Dài Tosatti, ti aspettiamo col cuore nuovo
di CESARE LANZA
Cario Giorgio, mio caro amico, Giorgione mio, ovvero Giorgio Tosatti, Tosattone amatissimo, voglio mandarti un abbraccio a nome mio e anche di questo giornale, che è "Libero" di nome e di fatto e sa essere vicino alle persone che stima, indipendentemente da successi e insuccessi, dagli alti e bassi della vita. Tu, Giorgione, sei reduce da una delicatissima operazione, uno degli interventi chirurgici più problematici, il trapianto del cuore. Mi dicono che l'intervento, dovuto alla mano magica del professor Viganò di Pavia, è stato perfetto. Sei in forma, fresco come un fiore, pronto come sempre a scherzi e battute. Mi perdoni se non ho ancora trovato il tempo di correre ad abbracciarti e ti aspetto a Roma, insieme con tutti gli amici, per festeggiarti adeguatamente?
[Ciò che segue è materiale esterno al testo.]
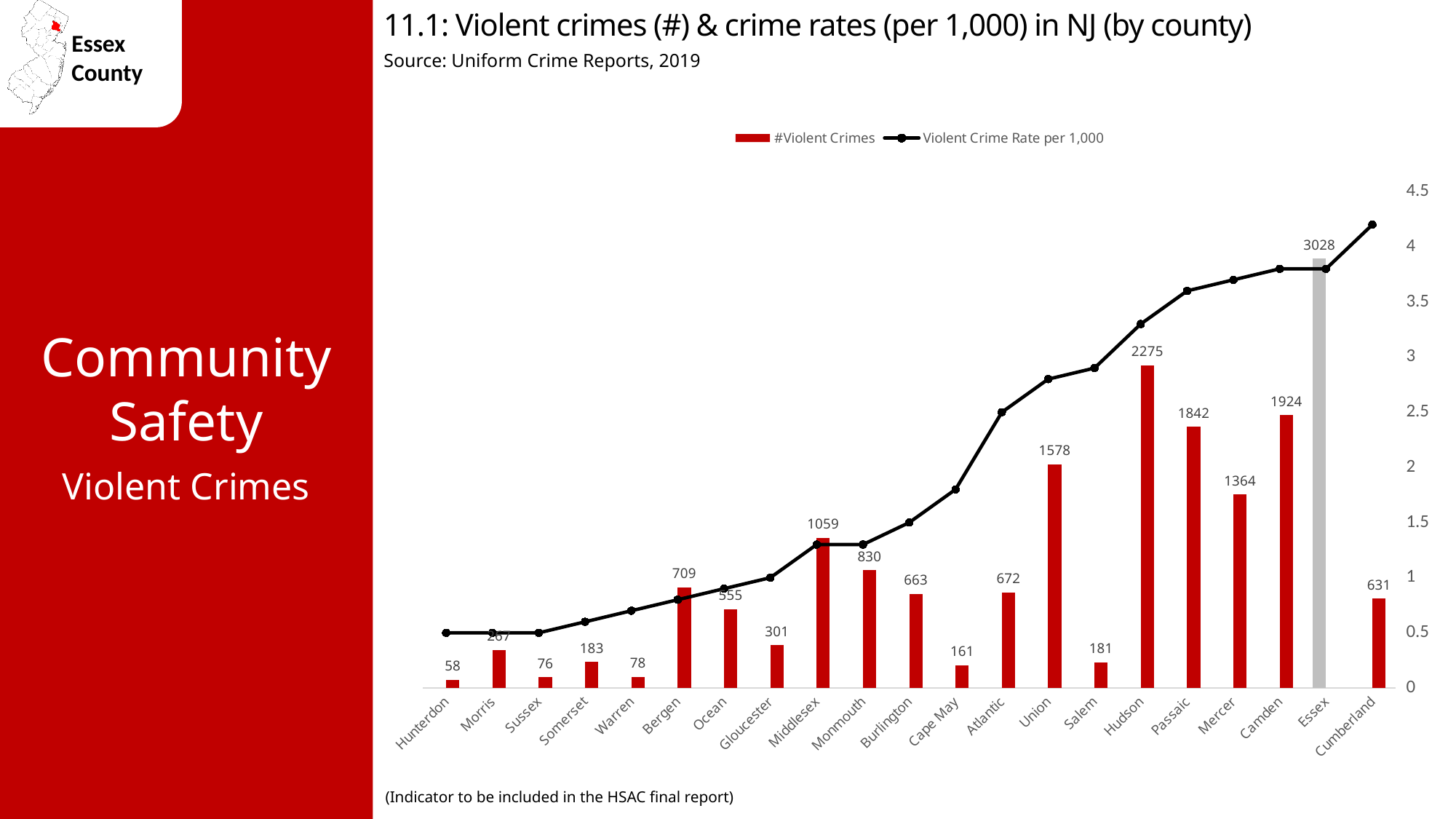
What is the number of violent crimes for Hudson? 2275 Is the violent crime rate per 1,000 for Cumberland greater or less than 4? greater What is the number of violent crimes for Essex? 3028 Which county has more violent crimes, Camden or Passaic? Camden How many series does the legend list? 2 Does the violent crime rate per 1,000 line generally rise or fall from left to right across the counties? rise Which county has the highest number of violent crimes? Essex What is the number of violent crimes for Union? 1578 Is the violent crime rate per 1,000 for Hunterdon greater or less than 1? less Which county has the lowest number of violent crimes? Hunterdon What is the difference in the number of violent crimes between Essex and Hudson? 753 How many counties are shown on the x axis? 21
So che sei dimagrito in maniera impressionate, così ho capito perché ti sei sottoposto al trapianto: per quella vecchia scommessa tra di noi, su chi fosse riuscito primo a ritrovare il peso-forma. Hai vinto tu! Tosattone nostro, adesso aspettiamo il tuo primo articolo, dopo la strepitosa vittoria sulla malattia, la tua prima apparizione in tivù: sono certo che il tuo nuovo cuore si esprimerà con la stessa passione con cui batteva il vecchio... Per favore, però, supera il tuo orgoglio e la tua indignazione legittima: in questo sporco e disgraziato Paese, che non riesce a distinguere e apprezzare le persone perbene, hanno osato coinvolgerti nello scandalaccio fasullo di Calciopoli: mentre tu ti battevi contro la morte. Tu sei stato il mio primo caporedattore, sergente di ferro, poi artista della critica come pochi altri: chiunque ti abbia incontrato conosce, come me, la tua integrità. Torna a scrivere presto, torna a commentare: il mondo del pallone non è lo stesso, ha perduto molto senza di te.